-- START RECORDS TO USE --
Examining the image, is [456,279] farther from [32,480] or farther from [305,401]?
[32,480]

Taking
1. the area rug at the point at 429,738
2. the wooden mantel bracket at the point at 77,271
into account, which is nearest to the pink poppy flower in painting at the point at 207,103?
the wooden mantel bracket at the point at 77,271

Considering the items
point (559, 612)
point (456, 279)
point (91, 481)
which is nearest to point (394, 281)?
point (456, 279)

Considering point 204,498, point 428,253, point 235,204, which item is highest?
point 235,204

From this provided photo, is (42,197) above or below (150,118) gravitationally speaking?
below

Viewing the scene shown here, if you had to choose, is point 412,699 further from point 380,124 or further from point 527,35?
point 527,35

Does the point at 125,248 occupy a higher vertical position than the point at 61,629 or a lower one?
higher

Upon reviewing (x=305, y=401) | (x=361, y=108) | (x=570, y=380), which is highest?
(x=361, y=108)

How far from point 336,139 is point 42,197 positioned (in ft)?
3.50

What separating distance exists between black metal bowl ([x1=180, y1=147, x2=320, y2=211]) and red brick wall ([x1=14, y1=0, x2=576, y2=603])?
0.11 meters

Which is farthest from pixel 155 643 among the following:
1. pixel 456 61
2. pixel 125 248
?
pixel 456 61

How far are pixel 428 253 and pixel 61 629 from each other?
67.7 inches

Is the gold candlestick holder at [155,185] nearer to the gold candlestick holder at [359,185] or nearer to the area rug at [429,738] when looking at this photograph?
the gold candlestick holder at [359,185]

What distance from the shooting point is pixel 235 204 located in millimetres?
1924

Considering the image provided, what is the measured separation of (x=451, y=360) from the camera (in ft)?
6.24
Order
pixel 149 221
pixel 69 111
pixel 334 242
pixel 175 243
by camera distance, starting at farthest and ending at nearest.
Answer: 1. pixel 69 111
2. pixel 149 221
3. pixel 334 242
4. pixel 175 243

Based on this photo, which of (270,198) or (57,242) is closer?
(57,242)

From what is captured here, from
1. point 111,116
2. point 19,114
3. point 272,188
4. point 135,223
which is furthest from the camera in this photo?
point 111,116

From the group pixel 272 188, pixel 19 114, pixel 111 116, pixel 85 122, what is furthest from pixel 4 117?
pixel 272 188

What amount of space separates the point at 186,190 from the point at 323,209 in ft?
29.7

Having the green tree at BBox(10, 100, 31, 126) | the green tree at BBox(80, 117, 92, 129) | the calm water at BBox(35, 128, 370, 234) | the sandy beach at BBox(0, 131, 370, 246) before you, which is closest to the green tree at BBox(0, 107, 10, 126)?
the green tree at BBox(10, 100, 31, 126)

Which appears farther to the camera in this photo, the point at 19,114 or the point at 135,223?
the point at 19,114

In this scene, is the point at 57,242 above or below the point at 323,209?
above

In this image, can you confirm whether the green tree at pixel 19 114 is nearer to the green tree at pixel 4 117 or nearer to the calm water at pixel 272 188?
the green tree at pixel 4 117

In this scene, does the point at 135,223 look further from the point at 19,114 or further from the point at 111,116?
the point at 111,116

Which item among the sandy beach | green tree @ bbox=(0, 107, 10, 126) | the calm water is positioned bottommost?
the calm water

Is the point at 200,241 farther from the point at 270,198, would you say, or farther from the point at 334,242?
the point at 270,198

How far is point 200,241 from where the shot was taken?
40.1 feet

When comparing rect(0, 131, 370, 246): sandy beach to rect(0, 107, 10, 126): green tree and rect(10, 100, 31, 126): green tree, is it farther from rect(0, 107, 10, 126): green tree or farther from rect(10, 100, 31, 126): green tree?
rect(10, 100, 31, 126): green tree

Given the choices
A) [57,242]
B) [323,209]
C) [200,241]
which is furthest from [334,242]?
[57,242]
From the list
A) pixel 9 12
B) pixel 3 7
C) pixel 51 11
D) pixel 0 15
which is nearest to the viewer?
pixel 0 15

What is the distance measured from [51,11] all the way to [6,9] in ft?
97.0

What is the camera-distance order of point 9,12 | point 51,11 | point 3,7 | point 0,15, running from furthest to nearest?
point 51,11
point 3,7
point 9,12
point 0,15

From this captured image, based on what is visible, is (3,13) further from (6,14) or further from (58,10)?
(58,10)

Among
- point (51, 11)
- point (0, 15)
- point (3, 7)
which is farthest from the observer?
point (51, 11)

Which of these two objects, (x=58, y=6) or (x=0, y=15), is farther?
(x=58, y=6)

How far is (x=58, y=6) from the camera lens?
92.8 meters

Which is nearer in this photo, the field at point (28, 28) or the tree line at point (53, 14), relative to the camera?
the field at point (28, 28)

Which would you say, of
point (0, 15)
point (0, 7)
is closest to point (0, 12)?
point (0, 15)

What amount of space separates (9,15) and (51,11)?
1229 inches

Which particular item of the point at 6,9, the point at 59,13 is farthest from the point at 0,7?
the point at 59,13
-- END RECORDS TO USE --
(PROBLEM TO WORK ON)
Could you set down the records word for word, starting at the line that contains "How far is (x=58, y=6) from the camera lens?" and continuing through the last of the records?

(WRITTEN ANSWER)
How far is (x=58, y=6) from the camera lens?
92.8 meters

Which is nearer in this photo, the field at point (28, 28) or the tree line at point (53, 14), relative to the camera?
the field at point (28, 28)

Which would you say, of
point (0, 15)
point (0, 7)
is closest to point (0, 12)?
point (0, 15)

What amount of space separates (9,15) and (51,11)?
1229 inches

Which particular item of the point at 6,9, the point at 59,13 is farthest from the point at 0,7?
the point at 59,13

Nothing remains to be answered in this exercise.